La belle Inès, ainsi la nommait-on, fuyait un redoutable séducteur, le Seigneur Don Juan. Il la poursuivait de ses assiduités. Parce qu’elle connaissait la valeur de ses serments, pour lui échapper, elle n’avait point de cesse et courait les chemins.
Pour prendre en main sa propre défense et sauvegarder sa liberté, ne s’illusionnant pas sur sa vraie force, elle fuyait pour se défendre d’elle même.Elle fuyait..comme "elles" fuient souvent.
Pour un observateur sage, s’il en existe, elle était touchante, il y avait au fond de sa voix des modulations de tristesse. Elle avait dû, l’innocente, maintenir une grande distance entre elle et son prétendant charmeur...Et elle s’envola lumineuse et légère comme un oiseau des iles pour un ailleurs de dérobade et de combinaison.
Le "chasseur", marqué par le destin ne tarda pas. Reconnaissable à son allure cavalière, portant chapeau voyant emplumé. Le suiveur faire-valoir, son valet, comme une ombre se profila.
L’élégance légendaire de Don Juan, personnage intriguant de réputation, coureur d’aventure et incorrigible jouisseur, se révéla cependant un grand passionné dans un profond et responsable questionnement.
Sa blessure n’était elle pas de vivre l’amour comme une éternité et de le voir s’étioler toujours. Sa vie était un cauchemar sans aboutissement, c’était une vision, une hybridation monstrueuse. L’amour porté par les ailes du temps, et lui dépendant pour toujours..." Ô temps suspends ton vol ", la prière romantique, s’inscrivait, classique, dans un univers absolu au système incontournable.

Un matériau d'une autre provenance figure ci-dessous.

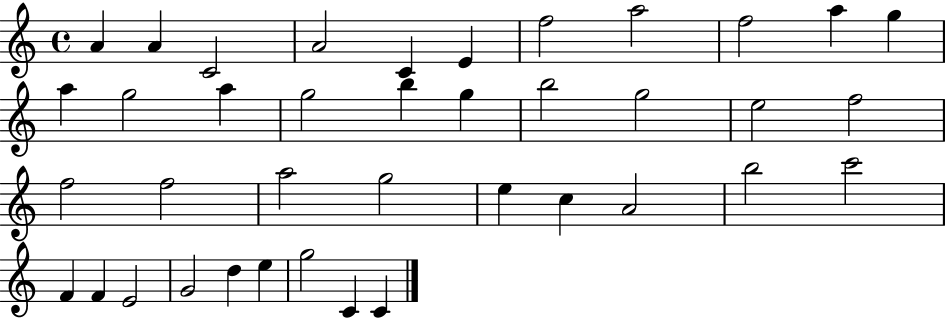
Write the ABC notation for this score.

X:1
T:Untitled
M:4/4
L:1/4
K:C
A A C2 A2 C E f2 a2 f2 a g a g2 a g2 b g b2 g2 e2 f2 f2 f2 a2 g2 e c A2 b2 c'2 F F E2 G2 d e g2 C C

Jadis, adolescent naïf et pur, Don Juan s’était épris d’une jouvencelle et lui avouant son amour, elle avait acquiescé par un sourire de chrysalide diaphane...une expression sans parole qui l’avait ensorcelé.
A cet instant béni des dieux, mais contrefait par Lucifer, son mythe l’investit. Un amour naissant alimentait maintenant en fulgurance sa recherche folle. Propulsé dans les chemins, prédateur enluminé, il poursuivait les jeunes filles virginales et les femmes les plus vertueuses...

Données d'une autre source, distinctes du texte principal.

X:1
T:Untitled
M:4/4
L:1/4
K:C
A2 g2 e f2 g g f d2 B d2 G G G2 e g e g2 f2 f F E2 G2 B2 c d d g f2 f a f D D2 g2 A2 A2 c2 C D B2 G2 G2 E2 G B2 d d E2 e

Devenu homme, l’amour, comme un fruit mur, tombait et devenait charnel...ses conquêtes et lui s’engloutissaient dans le plaisir des sens, projetés dans l’étourdissement de l’abîme. Et la nuit envahissait l’espace comme un lourd rideau opaque sur l’apogée de l’extase... 
Dans l’obsession de sa recherche, se relevant toujours, tel Sisyphe, l’oeil rivé sur le sommet de sa montagne, il lui fallait chercher ailleurs ce qu’il cherchait uniquement : Le délicieux moment de la promesse silencieuse, cet instant qui seul adhère à la pérennité.

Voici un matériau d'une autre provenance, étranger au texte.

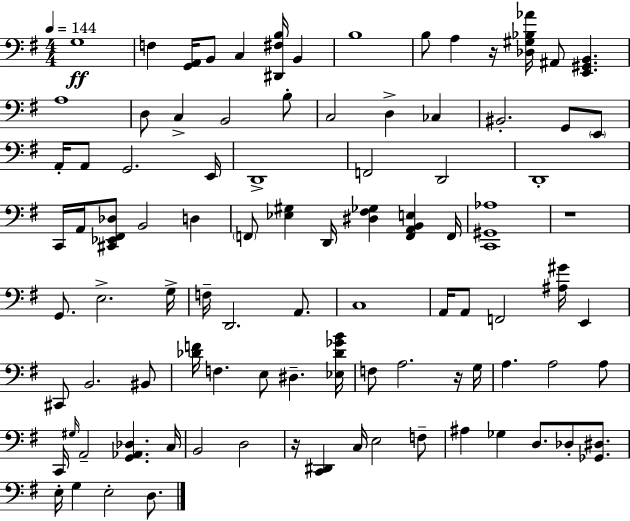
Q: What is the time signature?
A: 4/4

C’était là tout le mystère de sa course éperdue, de femme en femme, il paraissait explorer, mais en vérité il s’enfuyait...C’était pourtant la moitié du chemin qui conduisait à éclairer ses actes. Tout au fond de lui, il voulait se prouver que cela ne pouvait être. Pervers ambigu, il entrainait ses amantes dans cette spirale diabolique, les poussant à succomber, pour mieux les mépriser dans l’absolu.
Se mépriser lui même, il ne le pouvait dans son arrogance, perdant l’occasion d’évoluer. Il s’enfermait dans cette fausse croyance : " Il sacrifiait toutes les femmes sur l’autel de son amour d’antan."
La colère affichée n’était pas une révolte, contre les principes et les lois, mais elle prenait avec sa maturité dévoyée, une force paroxystique contre Dieu et le genre humain dans son ensemble.
Il était devenu maintenant, une espèce de Caïn en habit de prince, errant dans l’imposture d’un vengeur impitoyable. L’ange de lumière en métamorphose se répandait dans sa bestialité.
Si par hasard la paix semblait l’atteindre, Leporello, son valet, son humble serviteur, par la force de l’exemple fanatisé, se montrait harcelant, lui rappelant que la belle les devançait toujours.
Il pénétrait, aveugle, avec férocité, dans son ombre gigantesque. Epousant définitivement la cause chimérique la plus insidieuse, il se hâtait à grandes enjambées vers son néant.